Las conversaciones técnicas de La Línea, pendientes del órdago de Boris Johnson a la Unión Europea

Fabian Picardo reúne hoy a sus ministros con el líder de la oposición, Keith Azopardi, y la diputada Hassan Nahon

La nueva ronda de conversaciones técnicas en torno a Gibraltar, inicialmente previstas para esta semana en el Palacio de Congresos de La Línea, se ven condicionadas por el nuevo órdago de Boris Johnson, Primer Ministro de Gran Bretaña a la Unión Europea.

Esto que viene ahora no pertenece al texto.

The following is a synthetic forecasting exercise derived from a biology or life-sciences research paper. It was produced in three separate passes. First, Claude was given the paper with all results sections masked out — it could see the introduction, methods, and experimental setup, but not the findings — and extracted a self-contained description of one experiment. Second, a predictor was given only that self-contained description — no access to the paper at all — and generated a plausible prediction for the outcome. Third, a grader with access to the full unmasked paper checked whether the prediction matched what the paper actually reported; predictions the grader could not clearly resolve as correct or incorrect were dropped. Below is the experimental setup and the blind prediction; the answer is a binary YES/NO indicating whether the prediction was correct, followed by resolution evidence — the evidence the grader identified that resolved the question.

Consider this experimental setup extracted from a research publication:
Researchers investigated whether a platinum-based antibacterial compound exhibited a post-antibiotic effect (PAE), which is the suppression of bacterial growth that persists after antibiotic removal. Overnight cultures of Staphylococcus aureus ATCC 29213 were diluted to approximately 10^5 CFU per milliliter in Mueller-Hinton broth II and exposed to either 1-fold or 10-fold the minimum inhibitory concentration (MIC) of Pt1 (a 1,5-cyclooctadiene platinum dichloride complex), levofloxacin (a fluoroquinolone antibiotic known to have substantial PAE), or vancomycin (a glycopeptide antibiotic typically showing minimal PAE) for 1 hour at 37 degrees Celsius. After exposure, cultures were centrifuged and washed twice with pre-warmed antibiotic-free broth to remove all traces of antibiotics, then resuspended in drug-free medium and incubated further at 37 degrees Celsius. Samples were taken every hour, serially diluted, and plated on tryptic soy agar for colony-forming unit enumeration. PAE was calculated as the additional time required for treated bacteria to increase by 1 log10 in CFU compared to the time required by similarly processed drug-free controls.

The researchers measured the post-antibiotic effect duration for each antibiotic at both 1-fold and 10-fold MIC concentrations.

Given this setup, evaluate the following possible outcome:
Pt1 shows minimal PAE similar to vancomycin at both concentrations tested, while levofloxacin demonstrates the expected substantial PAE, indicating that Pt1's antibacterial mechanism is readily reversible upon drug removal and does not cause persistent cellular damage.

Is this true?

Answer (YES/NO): NO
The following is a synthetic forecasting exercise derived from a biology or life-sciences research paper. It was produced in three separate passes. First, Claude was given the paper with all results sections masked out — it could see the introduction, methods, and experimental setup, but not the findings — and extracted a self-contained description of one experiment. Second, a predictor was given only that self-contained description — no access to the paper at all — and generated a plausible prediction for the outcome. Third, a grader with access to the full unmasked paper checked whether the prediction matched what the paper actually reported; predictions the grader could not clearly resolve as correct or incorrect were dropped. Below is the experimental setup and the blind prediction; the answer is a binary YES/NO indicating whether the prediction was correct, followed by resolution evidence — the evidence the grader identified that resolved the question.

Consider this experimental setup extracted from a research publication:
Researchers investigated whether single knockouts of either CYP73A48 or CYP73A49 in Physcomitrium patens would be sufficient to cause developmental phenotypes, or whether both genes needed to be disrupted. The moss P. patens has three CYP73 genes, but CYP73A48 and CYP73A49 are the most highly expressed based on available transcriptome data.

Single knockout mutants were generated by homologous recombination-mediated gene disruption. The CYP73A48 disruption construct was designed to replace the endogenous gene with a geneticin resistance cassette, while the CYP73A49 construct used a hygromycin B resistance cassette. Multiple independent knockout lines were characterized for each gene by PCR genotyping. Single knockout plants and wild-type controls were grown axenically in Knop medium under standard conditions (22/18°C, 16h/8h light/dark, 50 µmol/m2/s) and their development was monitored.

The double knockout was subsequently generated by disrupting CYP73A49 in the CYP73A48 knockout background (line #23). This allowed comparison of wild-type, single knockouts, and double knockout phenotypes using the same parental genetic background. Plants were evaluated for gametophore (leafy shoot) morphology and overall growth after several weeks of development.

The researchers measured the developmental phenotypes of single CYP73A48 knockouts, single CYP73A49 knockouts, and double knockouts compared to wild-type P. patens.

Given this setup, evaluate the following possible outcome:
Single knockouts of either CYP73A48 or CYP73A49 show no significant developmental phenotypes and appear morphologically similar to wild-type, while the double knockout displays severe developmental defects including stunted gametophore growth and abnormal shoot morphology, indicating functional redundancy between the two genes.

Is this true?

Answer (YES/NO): NO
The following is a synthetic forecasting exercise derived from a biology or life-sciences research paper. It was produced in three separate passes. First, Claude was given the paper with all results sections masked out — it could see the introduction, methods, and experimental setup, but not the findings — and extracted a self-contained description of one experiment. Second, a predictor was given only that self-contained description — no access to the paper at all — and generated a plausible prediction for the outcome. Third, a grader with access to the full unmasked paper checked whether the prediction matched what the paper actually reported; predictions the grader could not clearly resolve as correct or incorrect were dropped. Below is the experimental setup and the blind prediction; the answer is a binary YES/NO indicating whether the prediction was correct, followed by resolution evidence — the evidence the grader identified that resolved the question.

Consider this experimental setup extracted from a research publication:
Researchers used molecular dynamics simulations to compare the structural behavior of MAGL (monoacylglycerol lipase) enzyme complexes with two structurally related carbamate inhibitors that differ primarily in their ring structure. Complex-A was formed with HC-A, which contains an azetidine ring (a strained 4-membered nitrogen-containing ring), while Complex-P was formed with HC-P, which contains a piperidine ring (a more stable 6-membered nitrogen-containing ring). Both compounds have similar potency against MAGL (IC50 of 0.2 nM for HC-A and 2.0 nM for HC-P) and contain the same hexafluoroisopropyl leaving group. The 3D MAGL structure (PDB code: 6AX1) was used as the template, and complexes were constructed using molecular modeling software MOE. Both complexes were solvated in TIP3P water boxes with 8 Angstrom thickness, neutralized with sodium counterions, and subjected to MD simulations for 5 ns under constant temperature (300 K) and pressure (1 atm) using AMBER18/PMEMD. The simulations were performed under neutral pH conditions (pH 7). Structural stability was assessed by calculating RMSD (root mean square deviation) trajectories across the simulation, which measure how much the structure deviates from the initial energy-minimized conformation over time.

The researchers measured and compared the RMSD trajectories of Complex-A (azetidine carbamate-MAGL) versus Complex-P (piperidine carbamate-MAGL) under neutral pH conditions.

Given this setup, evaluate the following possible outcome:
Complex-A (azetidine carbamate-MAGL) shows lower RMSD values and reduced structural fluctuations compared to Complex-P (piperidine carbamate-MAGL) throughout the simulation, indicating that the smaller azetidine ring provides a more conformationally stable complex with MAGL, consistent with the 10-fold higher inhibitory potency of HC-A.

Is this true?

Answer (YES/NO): NO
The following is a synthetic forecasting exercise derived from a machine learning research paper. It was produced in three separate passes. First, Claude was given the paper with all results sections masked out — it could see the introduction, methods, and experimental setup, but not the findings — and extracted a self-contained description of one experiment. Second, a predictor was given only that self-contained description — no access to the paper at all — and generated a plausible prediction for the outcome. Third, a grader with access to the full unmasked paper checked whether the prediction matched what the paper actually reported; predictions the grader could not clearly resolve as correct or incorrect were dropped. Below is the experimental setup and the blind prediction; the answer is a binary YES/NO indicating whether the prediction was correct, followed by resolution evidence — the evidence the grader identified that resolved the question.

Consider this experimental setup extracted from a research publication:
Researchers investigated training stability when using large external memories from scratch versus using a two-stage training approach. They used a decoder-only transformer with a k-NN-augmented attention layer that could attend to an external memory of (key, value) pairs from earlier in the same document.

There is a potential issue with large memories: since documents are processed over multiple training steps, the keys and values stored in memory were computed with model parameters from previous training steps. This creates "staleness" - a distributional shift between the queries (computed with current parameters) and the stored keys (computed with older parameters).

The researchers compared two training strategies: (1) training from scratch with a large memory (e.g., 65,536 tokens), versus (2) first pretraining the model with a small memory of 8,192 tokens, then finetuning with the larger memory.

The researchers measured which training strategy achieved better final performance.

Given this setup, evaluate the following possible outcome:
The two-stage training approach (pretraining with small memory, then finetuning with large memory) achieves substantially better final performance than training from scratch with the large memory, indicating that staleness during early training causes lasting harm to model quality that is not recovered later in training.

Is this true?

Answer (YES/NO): NO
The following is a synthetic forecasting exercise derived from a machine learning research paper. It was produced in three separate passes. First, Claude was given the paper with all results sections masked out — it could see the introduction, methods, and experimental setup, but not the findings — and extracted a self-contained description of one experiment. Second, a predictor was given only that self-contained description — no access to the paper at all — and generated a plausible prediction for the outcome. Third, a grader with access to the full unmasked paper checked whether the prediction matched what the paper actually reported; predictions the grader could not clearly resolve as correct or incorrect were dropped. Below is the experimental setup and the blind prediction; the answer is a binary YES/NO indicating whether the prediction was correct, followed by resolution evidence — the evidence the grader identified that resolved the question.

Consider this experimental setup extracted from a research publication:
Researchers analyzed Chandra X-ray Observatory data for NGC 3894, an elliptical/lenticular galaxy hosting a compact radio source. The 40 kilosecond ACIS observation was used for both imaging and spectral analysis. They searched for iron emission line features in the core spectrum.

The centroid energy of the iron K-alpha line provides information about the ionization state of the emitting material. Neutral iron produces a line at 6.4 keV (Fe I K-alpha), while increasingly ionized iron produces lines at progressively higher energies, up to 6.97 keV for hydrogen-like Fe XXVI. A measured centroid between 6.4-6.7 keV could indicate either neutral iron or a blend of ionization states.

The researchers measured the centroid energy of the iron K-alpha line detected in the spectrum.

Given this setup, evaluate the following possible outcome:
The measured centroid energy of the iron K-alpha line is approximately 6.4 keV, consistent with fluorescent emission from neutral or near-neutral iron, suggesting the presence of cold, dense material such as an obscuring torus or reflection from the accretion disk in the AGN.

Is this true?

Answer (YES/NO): YES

Tras el complejo Consejo Europeo de Bruselas de la pasada semana, Londres no desea que el negociador comunitario viaje hasta allí en los próximos días, por lo que se dan interrumpidas sine die las negociaciones. Y todo ello, mientras los cronómetros siguen en tiempo de descuento respecto al 1 de enero de 2021 cuando el Brexit, con o sin acuerdo, se habrá consumado tras el periodo transitorio de un año, que nadie cree que pueda prorrogarse. Los parlamentos europeos se están quedando sin tiempo material para aprobar el acuerdo final si es que lo hubiere. El caos está a la vuelta de la esquina. No será el apocalipsis, pero ayuda.

Las conversaciones técnicas en torno a los memorandos, sin embargo, sólo tendrían sentido si pudieran convertirse en un plan B, para salvar buena parte del futuro económico del Campo de Gibraltar en los próximos años.

Sin embargo, no será fácil arbitrar una alternativa específica para esta zona si el Reino Unido persiste en eludir una salida negociada, mientras la Unión Europea tampoco da su brazo a torcer en determinadas materias, aunque quería intensificar los contactos para buscar una salida al bloqueo.

En un comunicado oficial, el Primer Ministro Johnson llegó a acusar a los líderes europeos de querer imponer una serie de “inaceptables” demandas y reclamó entonces un “cambio fundamental” en la actitud europeísta, que de no producirse haría inviable cualquier acuerdo. Ursula von der Leyen, presidenta de la Comisión Europea, se limitó a decir que las conversaciones proseguirían en Londres tal y como se habían planificado.

“Las conversaciones comerciales han acabado. La Unión Europea las ha finiquitado al decir que no cambiará su posición negociadora”, aseguró un portavoz del Gobierno británico citado por varios medios.

Al considerar que no existen condiciones suficientes para negociar, Johnson indicó a su negociador David Frost que le dijera a su contraparte comunitaria, Michel Barnier, que no acuda hoy a negociar a Londres, porque “no hay base alguna” para hacerlo.

Las repercusiones de todo ello sobre el Campo de Gibraltar son evidentes. E incluso el presidente del Gobierno español, Pedro Sánchez, afirmó el viernes que el Brexit, ocurra lo que ocurra, «tendrá consecuencias por mucho que haya un acuerdo». Y que aún quedan asignaturas pendientes como la situación en la que quedará Gibraltar y su frontera.

La pasada semana, Fabian Picardo se mostraba esperanzado en que fuera posible un acuerdo en las relaciones futuras de Gibraltar con la Unión Europea, incluso en el caso de que el paquete global del Brexit terminara en vía muerta: “No es fácil, pero todavía puede ser realizable. Yo no me rindo y creo que un acuerdo es posible”, aseguró el Ministro Principal de Gibraltar.

Hoy lunes, Picardo tiene previsto reunir a su gabinete, al líder de la oposición, Keith Azopardi y a la diputada Hassan Nahon. Sobre la mesa, la encrucijada a la que se enfrenta el Reino Unido y el Peñón, aunque, según The Gibraltar Chronicle, el videalmirante Sir David Steel, gobernador británico de la Roca, participa de la confianza de Picardo en alcanzar un acuerdo concreto en la comarca.

“Mientras el reloj esté corriendo, estaremos dispuestos a negociar para traer a casa un resultado positivo para Gibraltar y –además—también para la región que nos rodea”, aseguró Picardo.